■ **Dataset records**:
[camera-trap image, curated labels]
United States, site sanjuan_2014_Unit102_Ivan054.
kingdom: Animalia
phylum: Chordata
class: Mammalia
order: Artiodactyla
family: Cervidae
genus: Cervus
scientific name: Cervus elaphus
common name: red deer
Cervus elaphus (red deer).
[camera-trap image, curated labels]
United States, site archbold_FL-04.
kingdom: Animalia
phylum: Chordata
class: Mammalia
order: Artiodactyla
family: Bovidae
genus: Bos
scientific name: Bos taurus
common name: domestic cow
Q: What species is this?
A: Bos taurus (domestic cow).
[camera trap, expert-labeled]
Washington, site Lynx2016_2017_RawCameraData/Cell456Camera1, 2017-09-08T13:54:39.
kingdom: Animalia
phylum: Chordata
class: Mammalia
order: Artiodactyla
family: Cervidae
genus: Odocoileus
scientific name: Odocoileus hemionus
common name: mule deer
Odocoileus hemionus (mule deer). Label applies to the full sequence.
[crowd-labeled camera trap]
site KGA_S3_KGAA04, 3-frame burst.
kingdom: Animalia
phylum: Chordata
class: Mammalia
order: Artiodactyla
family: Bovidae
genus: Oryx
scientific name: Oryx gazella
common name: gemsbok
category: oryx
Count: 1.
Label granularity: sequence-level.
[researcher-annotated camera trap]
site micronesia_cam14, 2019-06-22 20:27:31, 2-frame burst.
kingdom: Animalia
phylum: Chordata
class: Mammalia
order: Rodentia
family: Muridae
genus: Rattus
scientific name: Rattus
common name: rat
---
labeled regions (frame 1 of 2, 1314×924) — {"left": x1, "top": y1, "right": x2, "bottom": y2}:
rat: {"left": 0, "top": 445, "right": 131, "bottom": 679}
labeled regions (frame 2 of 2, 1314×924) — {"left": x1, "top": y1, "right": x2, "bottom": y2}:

■ **What is needed**:
Could you repeat every record above exactly as it appears?

■ **Answer for this exercise**:
[camera-trap image, curated labels]
United States, site sanjuan_2014_Unit102_Ivan054.
kingdom: Animalia
phylum: Chordata
class: Mammalia
order: Artiodactyla
family: Cervidae
genus: Cervus
scientific name: Cervus elaphus
common name: red deer
Cervus elaphus (red deer).
[camera-trap image, curated labels]
United States, site archbold_FL-04.
kingdom: Animalia
phylum: Chordata
class: Mammalia
order: Artiodactyla
family: Bovidae
genus: Bos
scientific name: Bos taurus
common name: domestic cow
Q: What species is this?
A: Bos taurus (domestic cow).
[camera trap, expert-labeled]
Washington, site Lynx2016_2017_RawCameraData/Cell456Camera1, 2017-09-08T13:54:39.
kingdom: Animalia
phylum: Chordata
class: Mammalia
order: Artiodactyla
family: Cervidae
genus: Odocoileus
scientific name: Odocoileus hemionus
common name: mule deer
Odocoileus hemionus (mule deer). Label applies to the full sequence.
[crowd-labeled camera trap]
site KGA_S3_KGAA04, 3-frame burst.
kingdom: Animalia
phylum: Chordata
class: Mammalia
order: Artiodactyla
family: Bovidae
genus: Oryx
scientific name: Oryx gazella
common name: gemsbok
category: oryx
Count: 1.
Label granularity: sequence-level.
[researcher-annotated camera trap]
site micronesia_cam14, 2019-06-22 20:27:31, 2-frame burst.
kingdom: Animalia
phylum: Chordata
class: Mammalia
order: Rodentia
family: Muridae
genus: Rattus
scientific name: Rattus
common name: rat
---
labeled regions (frame 1 of 2, 1314×924) — {"left": x1, "top": y1, "right": x2, "bottom": y2}:
rat: {"left": 0, "top": 445, "right": 131, "bottom": 679}
labeled regions (frame 2 of 2, 1314×924) — {"left": x1, "top": y1, "right": x2, "bottom": y2}:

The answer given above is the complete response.